之前用基础的 UDF 接口写过UDF程序，但没有写过复杂点的 GenericUDF ，有这个想法但一直没有实际去写，一来没有直接的动力——（简单的用SQL实现，复杂点的用UDF实现，为什么还要用GenericUDF来写？），二来没有简单清晰的文档和代码（不像UDF那样，只需要继承UDF，然后实现evaluate()方法就行了，之前搜到的中文资料不多，也可能是没有用对关键字）。

但前段时间在跑数据的时候发现用了UDF和没用UDF的SQL运行时间相差数倍，让我在想是不是基础的 UDF 接口性能不好导致（因为在最开始搜资料的时候大概看到过这样的描述）？因此最近又花了一些时间简单学习了一下 GenericUDF 的写法，在此做个记录，方便以后参考。

正文：

参考解答：

如果你想实际测试/验证你写的UDF对性能损耗是不是很大（或者准确点说是区分因为UDF里增加的逻辑导致的性能损耗还是单单因为使用了UDF增加的性能损耗），可以先用一个基本没什么特殊功能的UDF做一个基准，然后再对比加上其它逻辑的UDF之后的查询耗时有没有明显增加。

UDF 和 GenericUDF 的简单对比

UDF
开发起来比较简单，只需要继承UDF，然后实现evaluate()方法就行。 Easier to develop
因为使用了反射，所以性能比较低。 Lower performance due to use of reflection
不支持一些非基本类型的参数。 Doesn't accept some non-primitive parameters like struct

GenericUDF
开发起来会复杂一点，相比UDF多了2个要实现的方法：initialize 和 getDisplayString，它们设置了一个 ObjectInspector 并当错误发生时会展示一些信息。 A little more difficult to develop
性能比UDF更好，因为使用延迟和短路执行。 Better performance because use of lazy evaluation and short-circuiting
支持所有非原语参数作为输入参数和返回类型。 Supports all non-primitive parameters as input parameters and return types

GenericUDF 要实现的方法介绍

org.apache.hadoop.hive.ql.udf.generic.GenericUDF
复杂的 GenericUDF 可以处理 Map、List、Set 类型。

# GenericUDF
GenericUDF 实现比较复杂，需要先继承 GenericUDF。这个 API 需要操作 Object Inspectors，并且要对接收的参数类型和数量进行检查。GenericUDF 需要实现以下三个方法：

abstract ObjectInspector initialize(ObjectInspector[] arguments);
# Initialize this GenericUDF. This will be called once and only once per GenericUDF instance.
# 这个方法只调用一次，并且在evaluate()方法之前调用。该方法接受的参数是一个 ObjectInspectors 数组。该方法检查接受正确的参数类型和参数个数。

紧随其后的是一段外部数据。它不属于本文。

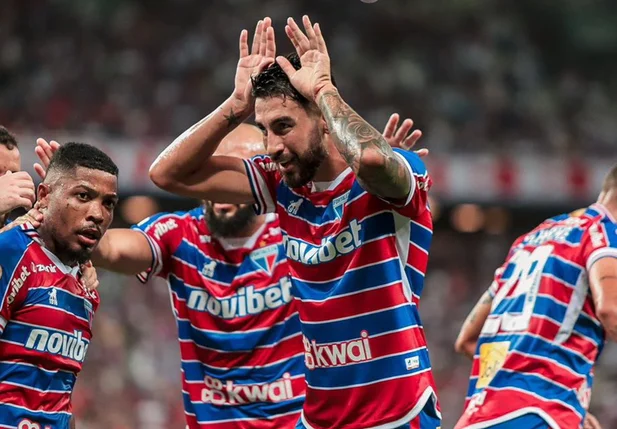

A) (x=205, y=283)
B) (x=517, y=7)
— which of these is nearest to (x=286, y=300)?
(x=205, y=283)

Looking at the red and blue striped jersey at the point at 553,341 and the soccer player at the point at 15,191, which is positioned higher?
the soccer player at the point at 15,191

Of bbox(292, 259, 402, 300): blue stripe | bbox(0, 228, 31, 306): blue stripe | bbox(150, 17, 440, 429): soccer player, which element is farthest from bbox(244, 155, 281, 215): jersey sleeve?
bbox(0, 228, 31, 306): blue stripe

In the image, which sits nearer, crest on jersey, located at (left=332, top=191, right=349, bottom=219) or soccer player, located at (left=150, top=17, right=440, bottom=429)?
soccer player, located at (left=150, top=17, right=440, bottom=429)

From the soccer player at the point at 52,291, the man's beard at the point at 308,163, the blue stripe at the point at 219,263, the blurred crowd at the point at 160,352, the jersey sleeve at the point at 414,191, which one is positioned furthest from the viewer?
the blurred crowd at the point at 160,352

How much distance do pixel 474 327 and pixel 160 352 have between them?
841 cm

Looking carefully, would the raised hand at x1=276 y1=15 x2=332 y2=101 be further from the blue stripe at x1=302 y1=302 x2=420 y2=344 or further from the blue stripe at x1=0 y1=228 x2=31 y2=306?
the blue stripe at x1=0 y1=228 x2=31 y2=306

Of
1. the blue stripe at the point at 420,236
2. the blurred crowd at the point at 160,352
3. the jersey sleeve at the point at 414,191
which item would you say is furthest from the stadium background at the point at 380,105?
the jersey sleeve at the point at 414,191

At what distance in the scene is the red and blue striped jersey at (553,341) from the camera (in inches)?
181

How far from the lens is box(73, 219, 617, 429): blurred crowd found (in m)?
12.0

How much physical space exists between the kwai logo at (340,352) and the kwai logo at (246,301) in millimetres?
975

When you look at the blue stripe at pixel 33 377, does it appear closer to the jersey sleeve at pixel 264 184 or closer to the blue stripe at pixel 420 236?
the jersey sleeve at pixel 264 184

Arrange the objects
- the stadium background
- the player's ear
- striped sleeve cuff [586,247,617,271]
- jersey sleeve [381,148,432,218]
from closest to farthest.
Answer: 1. jersey sleeve [381,148,432,218]
2. the player's ear
3. striped sleeve cuff [586,247,617,271]
4. the stadium background

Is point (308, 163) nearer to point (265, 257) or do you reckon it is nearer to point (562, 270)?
point (265, 257)

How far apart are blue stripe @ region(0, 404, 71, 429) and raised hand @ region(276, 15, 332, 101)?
1.61m
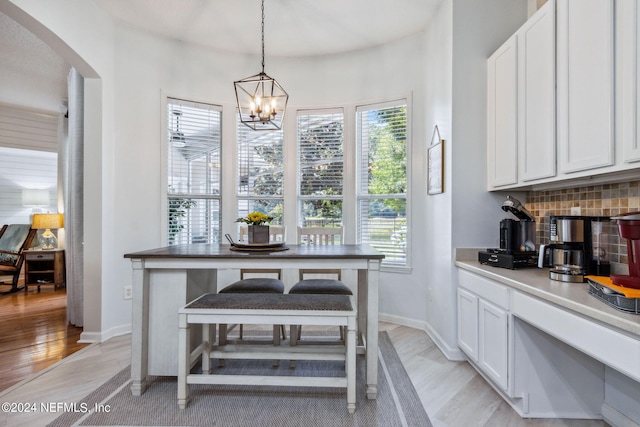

abstract Object evaluate(GenericUDF.DeferredObject[] arguments);
# Evaluate the GenericUDF with the arguments.
# 这个方法类似 UDF 的 evaluate() 方法。它处理真实的参数，并返回最终结果。

abstract String getDisplayString(String[] children);
# Get the String to be displayed in explain.
# 这个方法用于当实现的 GenericUDF 出错的时候，打印出提示信息。而提示信息就是你实现该方法最后返回的字符串。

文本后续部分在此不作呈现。